Douglas A. McIntyre is the co-founder, chief executive officer and editor in chief of 24/7 Wall St. and 24/7 Tempo. He has held these jobs since 2006.

McIntyre has written thousands of articles for 24/7 Wall St. He is an expert on corporate finance, the automotive industry, media companies and international finance. He has edited articles on national demographics, sports, personal income and travel.

His work has been quoted or mentioned in The New York Times, The Wall Street Journal, Los Angeles Times, The Washington Post, NBC News, Time, The New Yorker, HuffPost USA Today, Business Insider, Yahoo, AOL, MarketWatch, The Atlantic, Bloomberg, New York Post, Chicago Tribune, Forbes, The Guardian and many other major publications.
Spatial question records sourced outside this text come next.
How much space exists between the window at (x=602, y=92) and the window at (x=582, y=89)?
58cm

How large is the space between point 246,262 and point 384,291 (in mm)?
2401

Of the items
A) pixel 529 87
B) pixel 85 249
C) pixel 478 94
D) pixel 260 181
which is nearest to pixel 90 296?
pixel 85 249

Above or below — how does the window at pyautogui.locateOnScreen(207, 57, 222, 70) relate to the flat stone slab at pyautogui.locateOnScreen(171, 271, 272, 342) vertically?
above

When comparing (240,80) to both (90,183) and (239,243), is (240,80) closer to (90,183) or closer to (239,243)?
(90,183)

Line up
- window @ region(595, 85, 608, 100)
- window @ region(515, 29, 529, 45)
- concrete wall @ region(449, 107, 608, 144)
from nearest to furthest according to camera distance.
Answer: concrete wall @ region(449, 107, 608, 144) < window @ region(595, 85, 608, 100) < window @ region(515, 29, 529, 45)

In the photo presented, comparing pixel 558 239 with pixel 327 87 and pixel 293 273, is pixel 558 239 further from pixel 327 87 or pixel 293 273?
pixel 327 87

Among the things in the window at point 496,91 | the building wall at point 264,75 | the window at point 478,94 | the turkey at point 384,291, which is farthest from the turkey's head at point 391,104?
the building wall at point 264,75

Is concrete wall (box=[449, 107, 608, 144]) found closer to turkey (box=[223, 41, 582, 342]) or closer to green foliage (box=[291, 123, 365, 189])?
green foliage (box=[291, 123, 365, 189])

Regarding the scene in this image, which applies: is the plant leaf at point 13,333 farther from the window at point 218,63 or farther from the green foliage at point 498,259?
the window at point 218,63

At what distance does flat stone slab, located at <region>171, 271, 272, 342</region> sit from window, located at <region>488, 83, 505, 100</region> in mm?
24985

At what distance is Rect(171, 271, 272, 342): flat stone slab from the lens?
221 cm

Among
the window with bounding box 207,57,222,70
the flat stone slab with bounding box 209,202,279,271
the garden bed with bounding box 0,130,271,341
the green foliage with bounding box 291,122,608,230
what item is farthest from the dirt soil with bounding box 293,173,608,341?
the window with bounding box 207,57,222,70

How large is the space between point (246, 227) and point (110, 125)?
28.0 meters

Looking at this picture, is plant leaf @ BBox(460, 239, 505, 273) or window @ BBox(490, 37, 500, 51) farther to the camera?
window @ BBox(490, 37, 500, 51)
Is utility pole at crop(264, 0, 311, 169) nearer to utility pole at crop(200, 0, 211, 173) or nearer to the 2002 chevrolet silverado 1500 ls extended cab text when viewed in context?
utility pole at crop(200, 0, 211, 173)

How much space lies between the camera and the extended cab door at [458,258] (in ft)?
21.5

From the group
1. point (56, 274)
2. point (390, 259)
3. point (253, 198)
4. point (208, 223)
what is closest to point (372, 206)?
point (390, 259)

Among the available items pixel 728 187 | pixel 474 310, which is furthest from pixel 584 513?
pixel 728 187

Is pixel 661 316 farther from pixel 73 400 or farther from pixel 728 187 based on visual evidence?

McIntyre has been a guest on CNBC, the BBC and television and radio stations across the country.

A magna cum laude graduate of Harvard College, McIntyre also was president of The Harvard Advocate. Founded in 1866, the Advocate is the oldest college publication in the United States.

TheStreet.com, Comps.com and Edgar Online are some of the public companies for which McIntyre served on the board of directors. He was a Vicinity Corporation board member when the company was sold to Microsoft in 2002. He served on the audit committees of some of these companies.

McIntyre has been the CEO of FutureSource, a provider of trading terminals and news to commodities and futures traders. He was president of Switchboard, the online phone directory company. He served as chairman and CEO of On2 Technologies, the video compression company that provided video compression software for Adobe’s Flash. Google bought On2 in 2009.